The QDB status looks good
➜ ~ sudo eos daemon config qdb qdb info
[putenv] EOS_USE_MQ_ON_QDB=1
[putenv] EOS_XROOTD=/opt/eos/xrootd/
[putenv] GEO_TAG=local
[putenv] INSTANCE_NAME=eosdev
[putenv] LD_LIBRARY_PATH=/opt/eos/xrootd//lib64:/opt/eos/grpc/lib64
[putenv] LD_PRELOAD=/usr/lib64/libjemalloc.so
[putenv] QDB_CLUSTER_ID=eosdev
[putenv] QDB_HOST=hepfarm40.hep.tsinghua.edu.cn
[putenv] QDB_NODE=hepfarm40.hep.tsinghua.edu.cn:7777
[putenv] QDB_NODES=hepfarm40.hep.tsinghua.edu.cn:7777
[putenv] QDB_PATH=/var/lib/qdb
[putenv] QDB_PORT=7777
[putenv] SERVER_HOST=hepfarm40.hep.tsinghua.edu.cn
1) TERM 28
2) LOG-START 0
3) LOG-SIZE 17674580
4) LEADER hepfarm40.hep.tsinghua.edu.cn:7777
5) CLUSTER-ID eosdev
6) COMMIT-INDEX 17674579
7) LAST-APPLIED 17674579
8) BLOCKED-WRITES 0
9) LAST-STATE-CHANGE 2058205 (23 days, 19 hours, 43 minutes, 25 seconds)
10) ----------
11) MYSELF hepfarm40.hep.tsinghua.edu.cn:7777
12) VERSION 5.2.14.1
13) STATUS LEADER
14) NODE-HEALTH GREEN
15) JOURNAL-FSYNC-POLICY sync-important-updates
16) ----------
17) MEMBERSHIP-EPOCH 72376
18) NODES hepfarm41.hep.tsinghua.edu.cn:7777,hepfarm40.hep.tsinghua.edu.cn:7777,hepfarm30.hep.tsinghua.edu.cn:7777,hepfarm21.hep.tsinghua.edu.cn:7777
19) OBSERVERS
20) QUORUM-SIZE 3
21) ----------
22) REPLICA hepfarm21.hep.tsinghua.edu.cn:7777 | ONLINE | UP-TO-DATE | LOG-SIZE 17674580 | VERSION 5.2.14.1
23) REPLICA hepfarm30.hep.tsinghua.edu.cn:7777 | ONLINE | UP-TO-DATE | LOG-SIZE 17674580 | VERSION 5.2.17.1
24) REPLICA hepfarm41.hep.tsinghua.edu.cn:7777 | ONLINE | UP-TO-DATE | LOG-SIZE 17674580 | VERSION 5.2.17.1
info: run 'export REDISCLI_AUTH=`cat /etc/eos.keytab`; redis-cli -p `cat /var/run/eos/xrd.cf.qdb|grep xrd.port | cut -d ' ' -f 2` <<< raft-info' retc=0
These inconsistencies did not arise until recent weeks. I am not sure if it is caused by the upgrade.

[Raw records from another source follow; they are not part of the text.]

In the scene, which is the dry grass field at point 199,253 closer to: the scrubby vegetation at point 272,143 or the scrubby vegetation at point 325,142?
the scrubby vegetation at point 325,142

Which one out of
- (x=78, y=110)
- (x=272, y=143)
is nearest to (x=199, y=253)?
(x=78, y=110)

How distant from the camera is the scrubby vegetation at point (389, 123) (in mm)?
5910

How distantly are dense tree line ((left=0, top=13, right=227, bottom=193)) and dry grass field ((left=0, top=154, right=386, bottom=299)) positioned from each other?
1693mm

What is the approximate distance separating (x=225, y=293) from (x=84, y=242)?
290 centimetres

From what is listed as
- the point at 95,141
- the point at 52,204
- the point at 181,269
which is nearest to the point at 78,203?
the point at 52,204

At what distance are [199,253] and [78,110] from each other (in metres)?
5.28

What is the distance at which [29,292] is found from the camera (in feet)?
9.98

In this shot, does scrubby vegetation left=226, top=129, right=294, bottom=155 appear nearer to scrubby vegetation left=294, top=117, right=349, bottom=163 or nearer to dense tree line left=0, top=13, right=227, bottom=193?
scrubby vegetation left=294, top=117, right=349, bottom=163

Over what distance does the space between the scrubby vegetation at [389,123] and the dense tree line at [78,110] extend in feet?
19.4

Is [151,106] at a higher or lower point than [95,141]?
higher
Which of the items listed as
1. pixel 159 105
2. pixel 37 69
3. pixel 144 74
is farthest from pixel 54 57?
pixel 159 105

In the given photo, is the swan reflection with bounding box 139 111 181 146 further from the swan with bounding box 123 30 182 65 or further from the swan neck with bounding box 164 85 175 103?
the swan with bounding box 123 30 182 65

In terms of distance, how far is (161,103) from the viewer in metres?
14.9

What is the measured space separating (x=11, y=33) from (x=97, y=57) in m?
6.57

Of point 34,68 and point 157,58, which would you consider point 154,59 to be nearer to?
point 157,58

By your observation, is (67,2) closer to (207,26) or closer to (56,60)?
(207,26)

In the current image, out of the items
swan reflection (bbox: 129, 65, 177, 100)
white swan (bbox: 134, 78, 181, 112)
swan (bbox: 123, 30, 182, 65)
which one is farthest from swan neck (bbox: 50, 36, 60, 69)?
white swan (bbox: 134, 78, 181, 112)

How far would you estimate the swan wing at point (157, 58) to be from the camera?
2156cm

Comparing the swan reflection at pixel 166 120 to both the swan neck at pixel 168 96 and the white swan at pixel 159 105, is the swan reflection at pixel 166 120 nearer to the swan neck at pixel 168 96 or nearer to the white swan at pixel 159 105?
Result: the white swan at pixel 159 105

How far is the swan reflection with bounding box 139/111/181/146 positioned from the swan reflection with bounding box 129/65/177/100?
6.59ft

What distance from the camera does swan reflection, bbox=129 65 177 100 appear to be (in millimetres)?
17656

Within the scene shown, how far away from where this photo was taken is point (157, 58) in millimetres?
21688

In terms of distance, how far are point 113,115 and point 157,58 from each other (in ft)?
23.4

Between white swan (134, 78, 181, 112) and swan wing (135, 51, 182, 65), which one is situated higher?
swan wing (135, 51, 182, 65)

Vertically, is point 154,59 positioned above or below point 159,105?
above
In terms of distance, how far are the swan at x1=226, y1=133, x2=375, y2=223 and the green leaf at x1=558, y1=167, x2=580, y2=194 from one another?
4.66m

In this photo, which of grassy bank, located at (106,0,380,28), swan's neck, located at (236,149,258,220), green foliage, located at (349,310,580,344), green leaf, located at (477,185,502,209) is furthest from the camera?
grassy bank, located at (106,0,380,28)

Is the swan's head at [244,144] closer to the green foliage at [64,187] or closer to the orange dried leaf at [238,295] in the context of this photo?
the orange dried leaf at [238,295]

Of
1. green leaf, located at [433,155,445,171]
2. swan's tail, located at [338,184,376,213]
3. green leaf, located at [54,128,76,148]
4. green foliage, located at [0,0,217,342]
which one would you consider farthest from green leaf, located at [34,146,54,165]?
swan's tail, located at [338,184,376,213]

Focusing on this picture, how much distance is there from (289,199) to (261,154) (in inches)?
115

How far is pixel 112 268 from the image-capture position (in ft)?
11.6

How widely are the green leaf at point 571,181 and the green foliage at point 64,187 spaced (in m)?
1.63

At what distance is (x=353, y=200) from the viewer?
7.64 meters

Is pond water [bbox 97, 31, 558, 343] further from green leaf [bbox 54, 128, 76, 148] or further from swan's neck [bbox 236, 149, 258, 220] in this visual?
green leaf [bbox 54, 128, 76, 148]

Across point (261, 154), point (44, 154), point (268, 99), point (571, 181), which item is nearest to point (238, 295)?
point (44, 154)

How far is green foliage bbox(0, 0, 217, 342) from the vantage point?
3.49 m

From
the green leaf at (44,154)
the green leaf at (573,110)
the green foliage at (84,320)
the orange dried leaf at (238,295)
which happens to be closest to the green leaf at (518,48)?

The EOS_SERVER_VERSION of node A is 5.2.14, while on node B, C or D the EOS_SERVER_VERSION is 5.2.17 or 5.2.18. Since only on node A can we read our files, we are keeping the version on node A to avoid losing our data, and see if there’s any advice on resolving this issue.